Die „Bild“ warnt schon mal „So gefährlich ist Unterhaltung“ und listet alle Unfälle auf, die sich bei Shows ereignet haben, von „Wünsch Dir was“ bis „Wetten, dass…?“. Die größte Gefahr verschweigt das Blatt allerdings. Ihr ist der Zuschauer ausgesetzt. Mediziner haben jetzt ermittelt, was passiert, wenn man mehr als eine Folge “Berlin – Tag & Nacht” sieht. Es fängt mit einem Kribbeln im Nacken an, dann stellt sich das Gefühl ein, als hätte dir jemand einen Schlauch in den Kopf eingeführt und sauge den Inhalt ab. Das Hirn schaltet auf Autopilot, weil es für diese Art von Unterhaltung nicht gebraucht wird. Für den Zuschauer nicht ganz ungefährlich. Denn im Kopf baut sich eine Art Vakuum auf, die anspruchsvolle Tätigkeiten wie die Beantwortung von Quizfragen bei Sportübertragungen (“Welcher Boxer hat noch nie den Nobelpreis gewonnen: Axel Schulz oder Mike Tyson?”) erschwert.

„Adam sucht Eva“ (RTL) ist auch so ein Fall. Sagt eine von den Frauen doch sinngemäß, Nacktsein mache verletztlich, weil man sich nicht verstecken könne. Irgendwann ist man vom vielen Fremdschämen so verblödet, dass man das glaubt. Statt zu sagen: Hallo, du Dummbratze,  das liegt nicht am Nacktsein, sondern daran, dass Du einen Vertrag mit einem Sender abgeschlossen ist, in dem die Narren nicht nur während des Karnevals das Zepter schwingen.
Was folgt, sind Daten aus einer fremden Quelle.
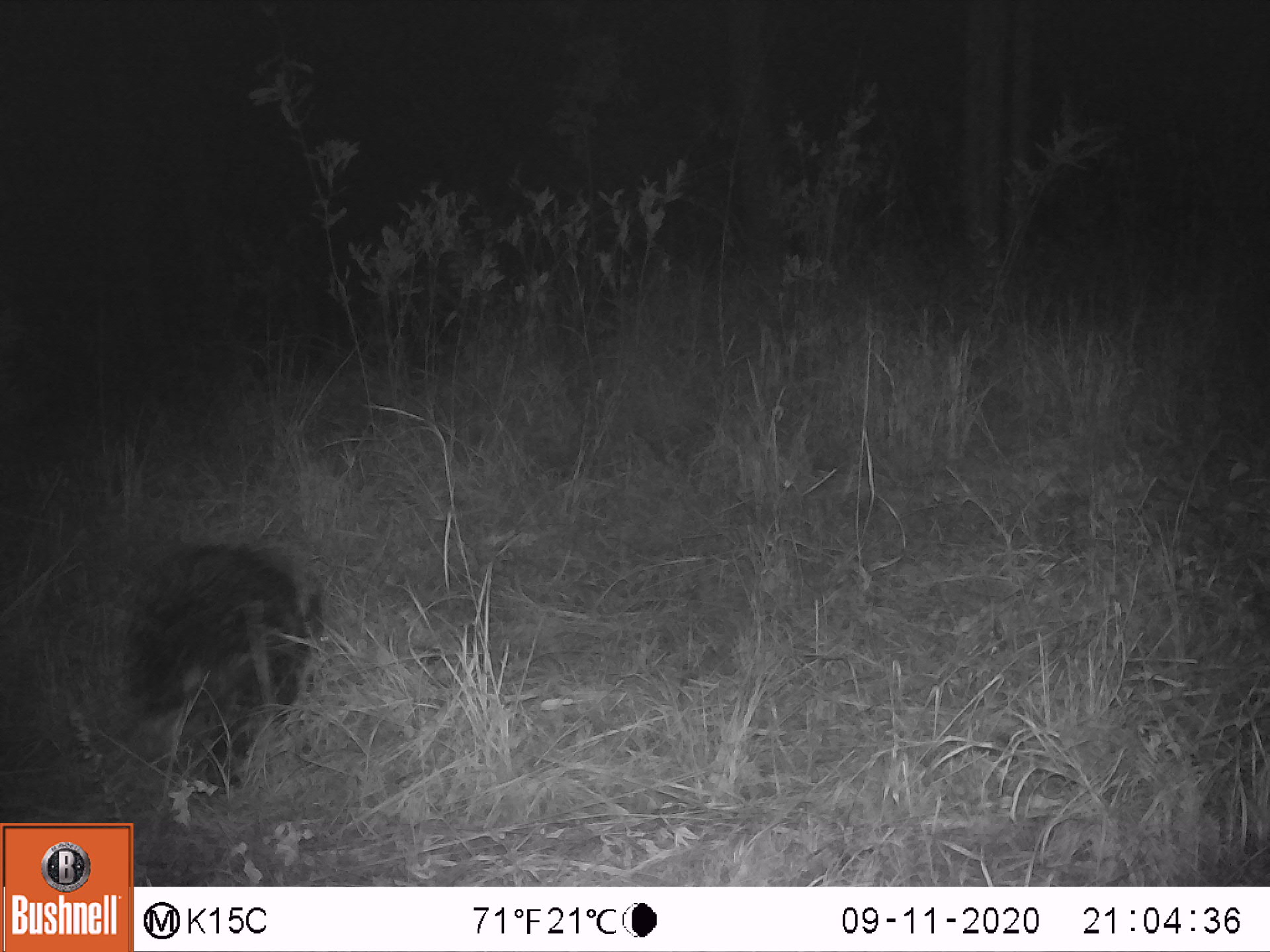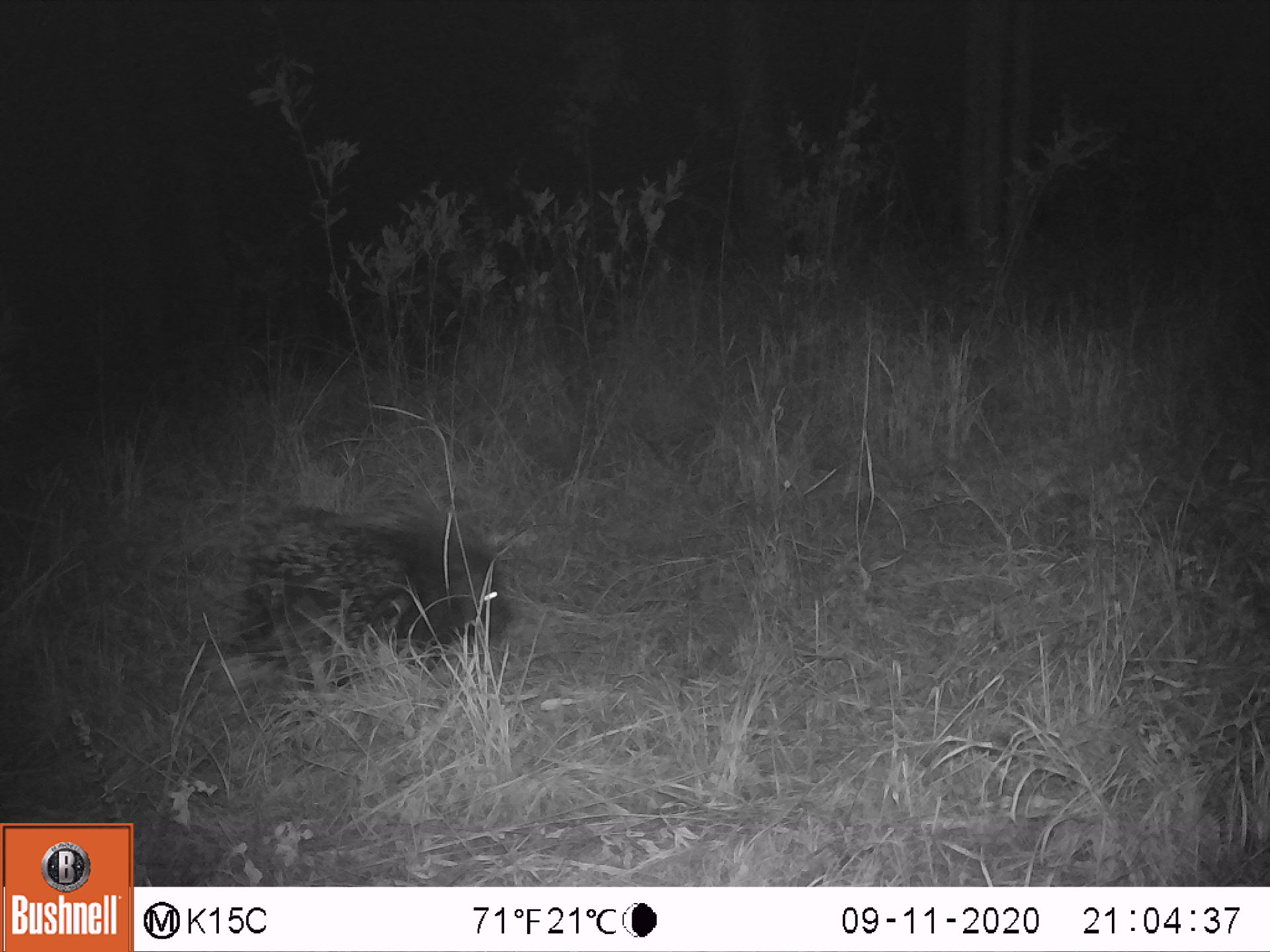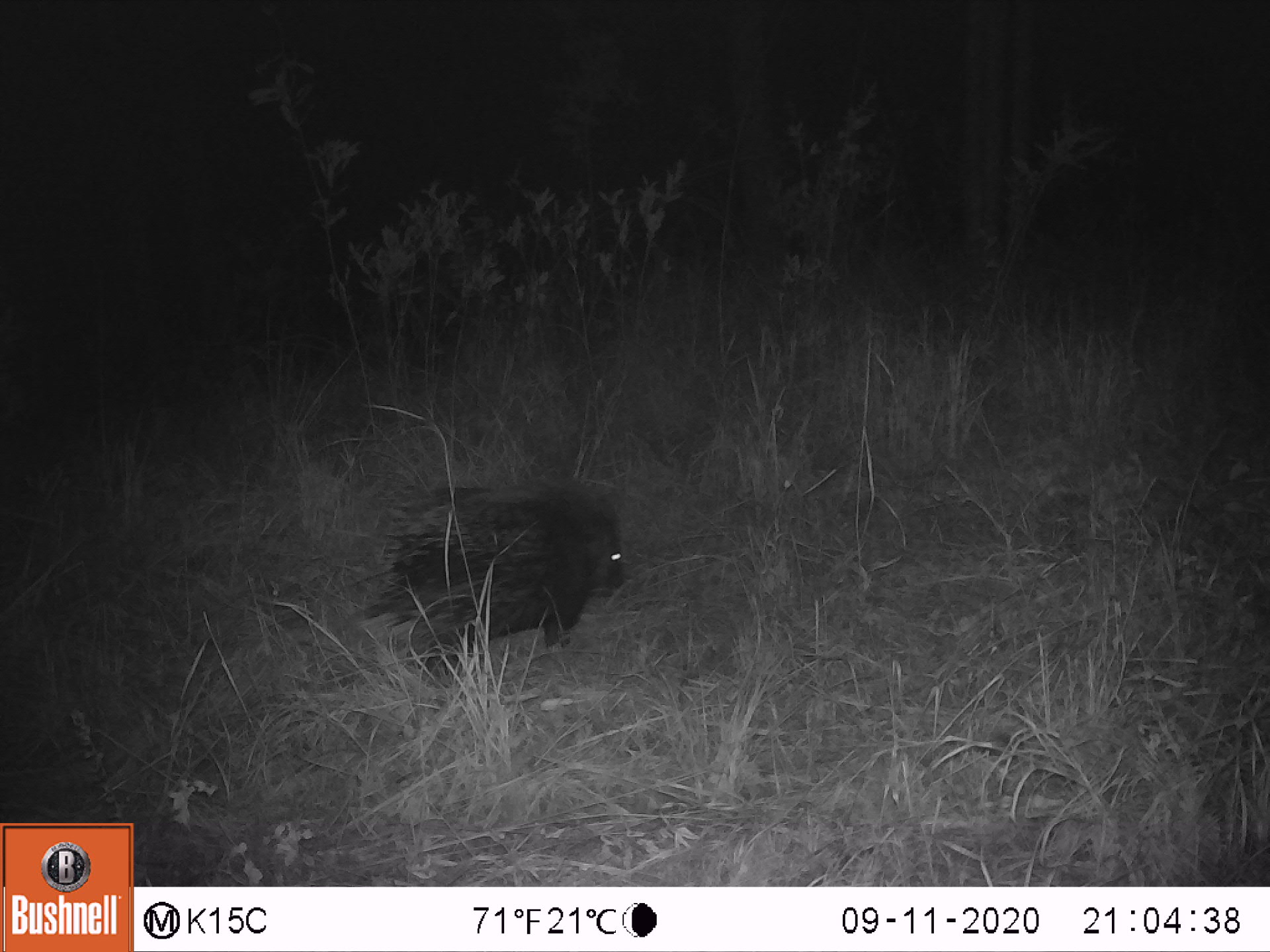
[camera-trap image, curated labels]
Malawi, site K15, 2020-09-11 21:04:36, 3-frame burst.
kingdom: Animalia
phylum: Chordata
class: Mammalia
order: Rodentia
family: Hystricidae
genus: Hystrix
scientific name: Hystrix africaeaustralis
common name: cape porcupine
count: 1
In der Geriatrie gibt es sogar manche Stimmen, die fordern, Sat.1 Gold zu verbieten. Der Konsum der Sendungen erschwere es den Ärzten, Demenz zu diagnostizieren. Man wisse manchmal nicht, ob die Patienten schlicht Dialoge aus “Lenßen und Partner” aufsagten oder wirklich krank im Kopf seien.

Auf jeden Fall steht fest: Wir Zuschauer sind die eigentlichen Opfer des Fernsehens. Und nicht abgewrackte Schlagersänger, die mit 43 lernen, dass nicht nur die Stimme brechen kann, sondern auch die Hand.

Ich wünsche uns allen gute Besserung.